* _TASK GOAL_: From the passage on informed consent below, list the things the first paragraph says individuals should understand when deciding whether to take part in research.

* _SELECTED EXCERPT_:
Informed consent is described as the process of enabling individuals to make voluntary decisions about participating in research with an understanding of the purpose, procedures, risks, benefits and alternatives. Informed consent is established on the premises of well-established ethical principles which include respect for persons, beneficence and justice. Following from this, the key aspects of informed consent entails the provision of information about the research that a reasonable person would want to know, in a manner and language understandable to that person and under conditions that are free from coercion or undue influence. Informed consent could easily have been obtained from Henrietta – if it was the norm of the day. Although not legally required, ethical principles should be ingrained and considered during the delivery of all professional services.
In South Africa individuals’ rights to bodily integrity are constitutionally protected as section 12(2)(c) of our Constitution requires informed consent from any individual who is subjected to medical or scientific experiments. Section 71 of the National Health Act 61 of 2003 specifically prohibits any research or experimentation on a living person without such a person’s written informed consent, after being adequately informed of the positive or negative consequences of the proposed research to his or her health. Unfortunately the only definition of informed consent in the National Health Act is found is section 7(3) according to which it means “… consent for the provision of a specified health service given by a person with legal capacity to do so and who has been informed as contemplated in section 6.” Section 6(1) then sets out the nature and scope of the information that should be disclosed to a patient. In May 2008 the Health Profession Council of South Africa (HPCSA) issued general ethical guidelines for health researchers to serve as reference for research institutions, organisations and researchers registered with the HPCSA who are involved in biomedical or scientific research. Guideline 6.3 thereof specifically deals in detail with the researcher’s responsibilities in respect of obtaining informed consent from participants. It states that researchers must provide information to participants “…in a language that the participant understands and in a manner that takes into account the participant’s level of literacy, understanding, values and personal belief systems.” And in 2006 the South African Department of Health also issued guidelines for good practice in the conduct of clinical trials with human participants in South Africa, which purpose is to provide South Africa with clear standards of clinical practice in research in accordance with sound scientific and ethical standards.
If Henrietta has been diagnosed and treated today in South Africa, and if researchers were still interested in her tissue samples for research purposes her informed consent would be required … whether she would truly understand the research risks, goals and aims is yet another ethical debate.
Today we have numerous pieces of legislation, regulations, guidelines and policies that require and regulate the actual content of informed consent to protect research participants. But as so often happen, legislation is a mere symptom or consequence of a disease and in the fast developing world of biomedical research adequate legal regulation almost always comes after the fact. It took a brave writer, Rebecca Skloot, to tell the story of Henrietta Lacks. A story that served as the catalyst for policy change. Laws may not always exist to protect the vulnerable, but bioethics have been around for as long as there has been life and should serve as a guide in the absence of law.

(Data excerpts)
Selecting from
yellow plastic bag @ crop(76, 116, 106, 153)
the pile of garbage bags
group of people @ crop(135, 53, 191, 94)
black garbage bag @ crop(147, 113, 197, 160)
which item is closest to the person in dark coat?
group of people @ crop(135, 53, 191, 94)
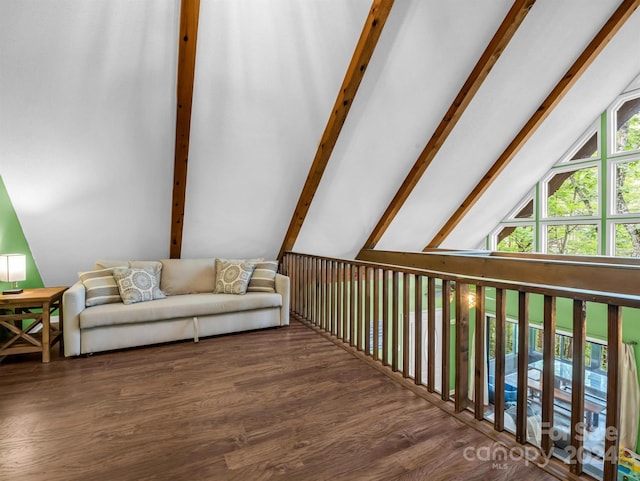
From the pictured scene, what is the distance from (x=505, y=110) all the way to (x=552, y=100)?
59 cm

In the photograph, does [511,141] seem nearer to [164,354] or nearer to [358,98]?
[358,98]

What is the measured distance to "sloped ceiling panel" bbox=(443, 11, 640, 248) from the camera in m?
3.90

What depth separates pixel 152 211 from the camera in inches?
148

* _SOLUTION TO THIS TASK_: Purpose, procedures, risks, benefits, alternatives